Will the German Greens Now In Government Stand By Their Beliefs?

LONDON–We would like to know what kind of stuff these German Greens are made of. The Kosovo to bomb or not to bomb decision arrived on their platter as soon as the election results were counted. Richard Holbrooke may now have got them off the hook as much as he did Slobodan Milosevic, but the issue on the use of the deployment of NATO force, and its ancillary decision, to use it without an explicit UN mandate, is very likely to return during their term of office.

Supposedly pacifist inclined by early conviction, definitely pro United Nations and wary of enforcement or peacekeeping actions done in its name without a Security Council vote, the Greens are bound to be difficult bedfellows for western governments, who have a tendency to bend the rules on military intervention. The Kosovo decision had all the makings of an early clash between principle and realpolitik. The likely next foreign minister of Germany, Green leader Joschka Fischer was being cajoled and pushed the last week to fall into line with majority opinion within NATO and give the green light for the go-ahead to bomb if Milosevic didn’t climb down.

Those who voted Green in the recent German elections, hoping for application of the principles under which the Greens campaigned, should read Nancy Mitford’s “Voltaire in Love”. She describes at length the vicissitudes of the man of letters’ friendship with King Frederick the Great of Prussia. While crown prince, Frederick, encouraged by Voltaire, wrote a tract denouncing Machiavelli, demonstrating that it is possible to conceive of a European balance of power without armies and recourse to war. But on inheriting the throne Frederick ditched his beliefs and informed his friend that since everyone else was doing it he was going to enjoy the opportunities and the spoils of war as much as the next king. While he held true to his old commitments to abolish censorship and torture, at the game of war he was as violent and as unscrupulous as Machiavelli’s prince.

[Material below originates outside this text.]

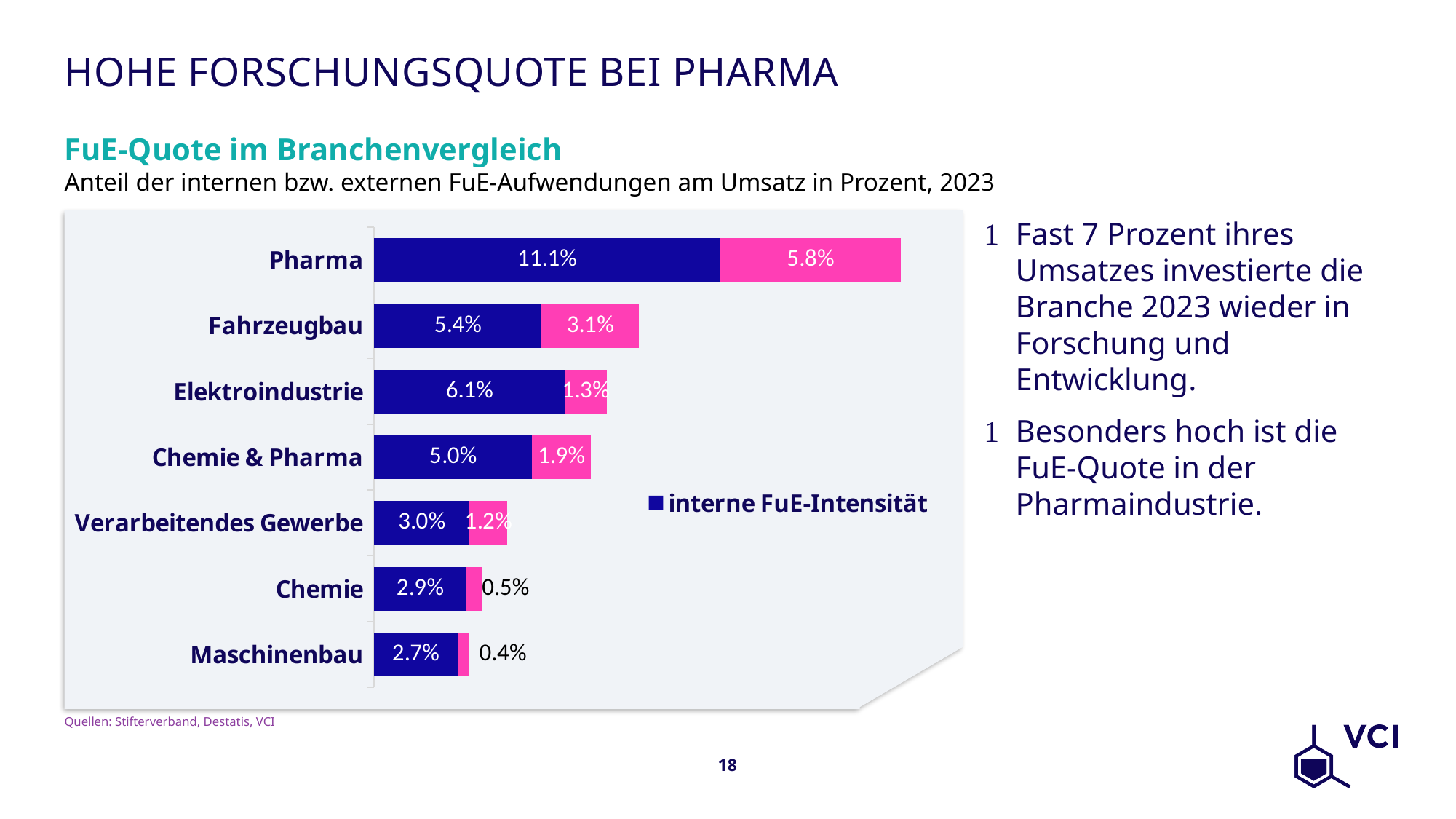
What is the title of the chart? FuE-Quote im Branchenvergleich What is the interne FuE-Intensität value for Pharma? 11.1% How many categories (industries) are shown in the chart? 7 What is the difference between the interne FuE-Intensität of Pharma and Fahrzeugbau? 5.7% Which has a larger interne FuE-Intensität, Elektroindustrie or Chemie & Pharma? Elektroindustrie What is the total of the stacked bar for Pharma? 16.9% What is the interne FuE-Intensität value for Elektroindustrie? 6.1% What is the total of the stacked bar for Chemie & Pharma? 6.9% Which category has the lowest interne FuE-Intensität? Maschinenbau What is the pink (second) segment value for Fahrzeugbau? 3.1% What kind of chart is shown on the slide? Stacked horizontal bar chart Which category has the highest interne FuE-Intensität? Pharma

The Greens are at a similar crossroads. Will they make love or war? Will they be in power or only in office? All the old cliches can be rolled out, yet they are nevertheless apposite. Do the Greens in reality have the chance to put into effect the principles they spent the best part of their lives fighting for or, now they see the kingdom spread beneath them, are they embarrassed about what they stood for, or simply afraid of the consequences if they gave them effect?

One can see the subtle influences at work. The nice words (he is “gifted”) said about Mr Fischer by departing Chancellor Helmut Kohl. The sympathetic but in the end doubtless tough chidings from Bill Clinton during his recent visit to Washington at the side of chancellor-elect Gerhard Shroder. We can probably assume that Clinton pointed to his days in Oxford when he too was a war protestor but how he had to quietly put that to one side if he wanted to accomplish anything in the real political world.

Lost on Clinton, apparently, is the irony that four of the most senior positions in the four most powerful western governments are occupied, or very soon will be, by ex anti-war protestors and, if they pulled together, rather than tacitly trying to subvert each other’s courage, they might be able to march against establishment opinion with some effect. Instead, acting as lone individuals, they go along to get along. They tell themselves that they have done this or done that, which their conventional predecessors never would.

We can see this so clearly with Clinton. I’d make a guess that Clinton tells himself, “I’ll never press the button”. Or that he wallows in the fact–which was leaked to the press–that he stayed up to the small hours of the morning to make sure that the cruise missiles targetted on a Sudanese factory were only fired when he was personally convinced that every worker was back at home, safely tucked up in bed. And he is obviously proud too, of how on his African trip earlier this year, he asked forgiveness from the people of Rwanda for failing them in their hour of need, when the U.S. stymied efforts by UN peacekeepers to come to the rescue as they confronted the genocidal killings of the Hutu. Who else in high office in twentieth century politics would have been so concerned or so apologetic, he probably tells himself.

All this is predicated on the belief that the establishment and powerful ideological lobbies would not tolerate much more. Clinton is at least half convinced that there is a right wing plot to topple him. He has always been careful not to alienate the Pentagon brass, particularly after his early failed effort to allow gays in the military to come out of the closet. He would not even get behind the campaign to ban land-mines, despite a public opinion softened by the death of Princess Diana. Nor would he push for what he had said he wanted, an International Criminal Court, even though America’s closest allies in NATO all voted for it.

This week it was almost the turn of the German Greens to take the high ground–or the low ground–on a decision of momentous proportions, whether to bomb the heartland of a fellow European country. Fortunately for them the threat of force was, it appears, enough to persuade Milosevic to compromise. (NATO was lucky that its bluff was mightier than its sword–all the evidence of the twentieth century suggests that aeriel bombing works to consolidate the power of whoever rules beneath.) So Mr Fischer is off the hook of his mighty dilemma this time. And next?